**Quoted text**.

--- begin ---

Ramadan Film Festival: Independent Film Screenings at Darb 17 18
written by
Heba El-Sherif

Much of
what fasters bemoan about their habits in Ramadan is the few hours after fetar
when they turn into sedentary slobs, sedately coiled into one corner of the
couch, shuffling channels launched solely for their entertainment during the
holy month.  

As of
today, Darb17 18 invites you to shrug this habit off.  The cultural hideaway in Fustat is
hosting a film festival that will run through August 8th till August 24th, showcasing
a catalogue of independent, low-budget films on both Mondays and Wednesdays.

Cinema El
Fourn, Darb’s outdoor movie theatre, was named after an
old pottery kiln, which in Arabic
means fourn, that stood in the middle
of the then unused grassy area. No longer kilning pots, the local fourn made
room for brightly coloured beanbags and a few dozen chairs, attracting film
enthusiasts from around Cairo since its opening early last year.

--- end ---

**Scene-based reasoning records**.
--- begin ---

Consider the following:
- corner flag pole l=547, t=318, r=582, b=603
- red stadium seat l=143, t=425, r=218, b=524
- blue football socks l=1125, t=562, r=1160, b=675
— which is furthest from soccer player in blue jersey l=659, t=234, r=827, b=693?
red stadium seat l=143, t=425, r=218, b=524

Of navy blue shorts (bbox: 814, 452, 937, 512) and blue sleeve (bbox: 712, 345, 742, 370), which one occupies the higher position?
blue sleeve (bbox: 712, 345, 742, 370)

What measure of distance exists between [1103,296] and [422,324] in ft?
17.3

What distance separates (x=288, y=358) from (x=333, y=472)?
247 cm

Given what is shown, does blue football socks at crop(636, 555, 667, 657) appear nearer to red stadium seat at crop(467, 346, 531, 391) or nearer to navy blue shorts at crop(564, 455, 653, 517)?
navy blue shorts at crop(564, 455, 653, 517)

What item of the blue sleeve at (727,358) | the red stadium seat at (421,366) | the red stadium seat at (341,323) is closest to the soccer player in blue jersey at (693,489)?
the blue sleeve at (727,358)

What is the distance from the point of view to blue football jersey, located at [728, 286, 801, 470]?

--- end ---

**Exercise A**.
Please answer these questions about the film festival text:
(i) On which two days of the week does the festival show films?
(ii) What was Cinema El Fourn named after?
(iii) In what area is the cultural hideaway that hosts the festival?
**Exercise B**. Carry on the film festival text from its final sentence.

**Response A**.
(i) Mondays and Wednesdays
(ii) An old pottery kiln
(iii) Fustat

**Response B**.
Screening tonight is Marc
Caro and Jean-Pierre Jeunet’s Delicatessen
(1991), the ingenious story of an ex-clown in love with his employer’s daughter,
a butcher who savours humans over food. According
to one film critic, ‘
Delicatessen welds
comedy and magic into a bizarre, grotesque fantasy of an oddball dystopian
future.’

Screening on August 10th, Lost in La Mancha (2002) is a unique documentary that chronicles
the seemingly unavoidable demise of director Terry Gilliam’s film adaptation of
the novel Don
Quixote. The Man Who Killed Don Quixote, as it would have been called, was met with
one grave problem after another; injuries to actors, floods and much more
eventually shut down the production, which would have featured Johnny Depp. The
documentary parallels Gilliam’s efforts to that of Don
Quixote’s pursuit of being a hero.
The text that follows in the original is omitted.